To answeer your question though, I installed the software as an administrator, because it said you had to install it with admin authority.

If that fails, did you try granting authority through the Group Policy Editor?
I'm not familiar with it, though I used a policy editor in Win NT years ago. Does it work with XP Home edition? I will download it and see, thanks.
 
I am looking into that, thanks!

How does one grant "admin rights" to a limited user? The only options I see on the control panel for User Accounts are to make the user a Limited User or an Administrator.

To answeer your question though, I installed the software as an administrator, because it said you had to install it with admin authority.

I'm not familiar with it, though I used a policy editor in Win NT years ago. Does it work with XP Home edition? I will download it and see, thanks.


Right click on a executable file and you'll see an option "run as" - allows you to run a program as another user without logging out.

Most programs will run fine under a limited account once they've been installed by an admin account.

(ETA) Just re-read your post and I got the wrong end of the stick - it looks as if Easyshare is not one of those "most programs" I mentioned!
 
Card reader..

Thats exactly what i done. Easy to use, easier to hide.

DB
 
Funny, we just purchased 40 Kodaks and some users sprung for the docking station (otherwise they have card readers and USB connections) and the Easy Share software installed for the docking stations caused errors on every machine. No two errors were the same and ranged from the program hanging on startup or shutdown, to automatic updates causing unwanted browser windows popping up. I was not impressed. The cameras are great but I'd recommend not installing the software.
 
How does one grant "admin rights" to a limited user?
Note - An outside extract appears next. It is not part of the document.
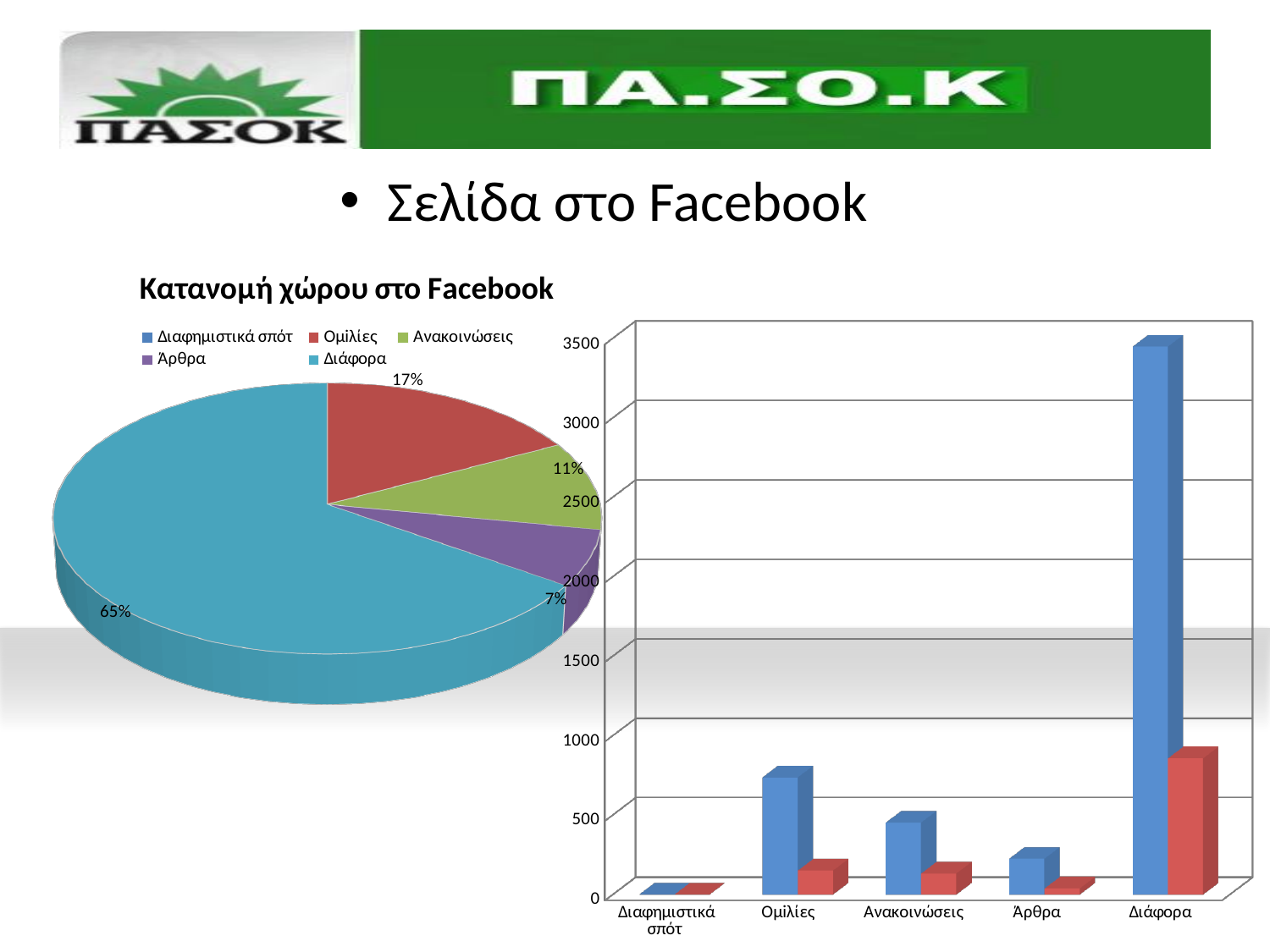
On the bar chart on the right, is the blue bar for Ομιλίες greater or less than 1000? less On the pie chart titled 'Κατανομή χώρου στο Facebook', how many entries does the legend list? 5 On the bar chart on the right, which category has the tallest blue bar? Διάφορα What kind of chart is the chart on the left of the slide? Pie chart On the pie chart titled 'Κατανομή χώρου στο Facebook', what share does Διάφορα have? 65% On the pie chart titled 'Κατανομή χώρου στο Facebook', how many percentage points larger is the Διάφορα share than the Ομιλίες share? 48 percentage points What kind of chart is the chart on the right of the slide? Bar chart On the bar chart on the right, is the blue bar for Διάφορα greater or less than 3000? greater On the pie chart titled 'Κατανομή χώρου στο Facebook', what share does Ανακοινώσεις have? 11% On the pie chart titled 'Κατανομή χώρου στο Facebook', what share does Άρθρα have? 7% On the pie chart titled 'Κατανομή χώρου στο Facebook', which category has the largest slice? Διάφορα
The only options I see on the control panel for User Accounts are to make the user a Limited User or an Administrator.
As Darat has pointed out, while in the Limited account, right-click on the installation/setup executable file, click Run As..., and select the 2nd radio button (“the following user”) enter the user name and password for the account, and click OK.

More info on Run As here:

http://support.microsoft.com/default.aspx?scid=kb;en-us;294676&sd=tech
http://blogs.msdn.com/aaron_margosis/archive/2004/06/23/163229.aspx
http://www.microsoft.com/resources/documentation/windows/xp/all/proddocs/en-us/runas.mspx?mfr=true

To answeer your question though, I installed the software as an administrator, because it said you had to install it with admin authority.
Yes, but was it installed using admin authority, but while actually IN the limited account? I've found the only reason I need to login to my admin account anymore is if I want updates from Microsoft, for everything else I run in my limited account. I install programs, surf, chat, check email, prepare documents, and do all my day-to-day computing using the limited user account. (that helps to prevent spyware/trojans/worms/etc. from getting on my systems too)

I'm not familiar with it, though I used a policy editor in Win NT years ago. Does it work with XP Home edition? I will download it and see, thanks.
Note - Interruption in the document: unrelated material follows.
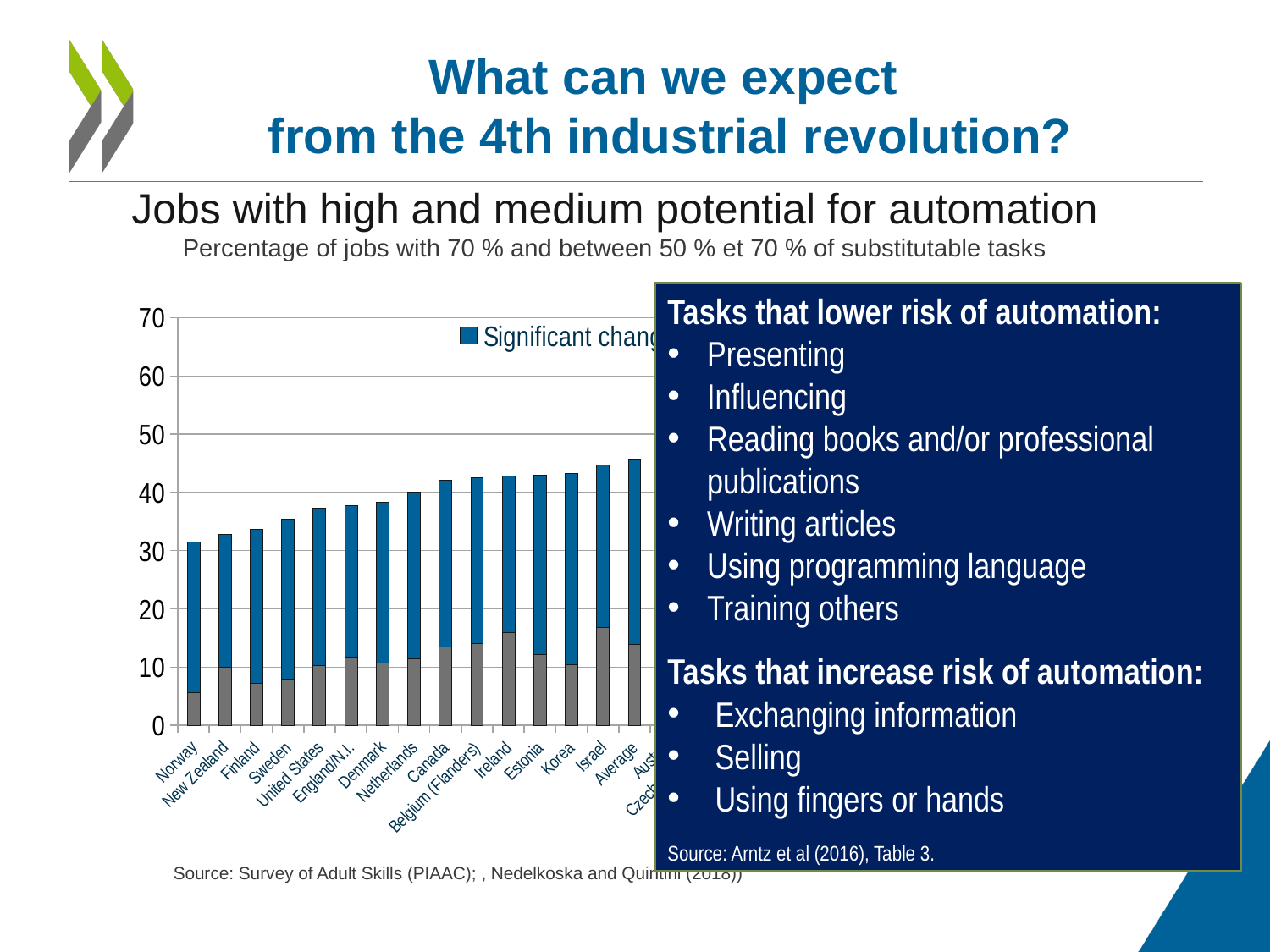
Is the grey (bottom) segment for Ireland greater or less than 10? greater Is the grey (bottom) segment for Israel greater or less than 10? greater Is the total bar height for Israel greater or less than 40? greater What kind of chart is shown on the slide? Stacked bar chart Among the visible countries, which has the lowest total bar? Norway Do the total bar heights rise or fall moving from left to right along the x axis? rise Which has the larger grey (bottom) segment, Norway or Canada? Canada What is the title of the chart on the slide? Jobs with high and medium potential for automation Which has the taller total bar, Norway or Israel? Israel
An even easier method might be changing permisson for the file or folder using cacls.exe The link Darat provided shows the command line entry from Smiegel as

cacls "C:\Program Files\Kodak" /e /t /p Users:F

For further info on cacls:
http://articles.techrepublic.com.com/5100-1035_11-1050976.html
http://www.ss64.com/nt/cacls.html

Further info on changing permissions here:
http://www.scottxp.com/winxp.php


RayG
 
Just a note.

I've worked with this particular software (if "worked" is the right word) and I have already prepared a red-hot, spiked poker for insertion into a certain body orifiace of the programmer who wrote this.

Okay. The program needs administrator rights to run. Yes, you heard right. Run As will install it, but it will fail every time you restart because it can't run without Admin.

I woudl return it and buy a better camera, one that isn't a Kodi*k Easy-Shread.

As an aside, there are programs out there that allow you to assing rights to specific exectuable files, which is what I ended up doing (it was the company owner's computer, we had to make it work). Can't recall the name of the software we used, though, but it was pretty good. When I say rights, I mean that the program itself would have, say, admin rights.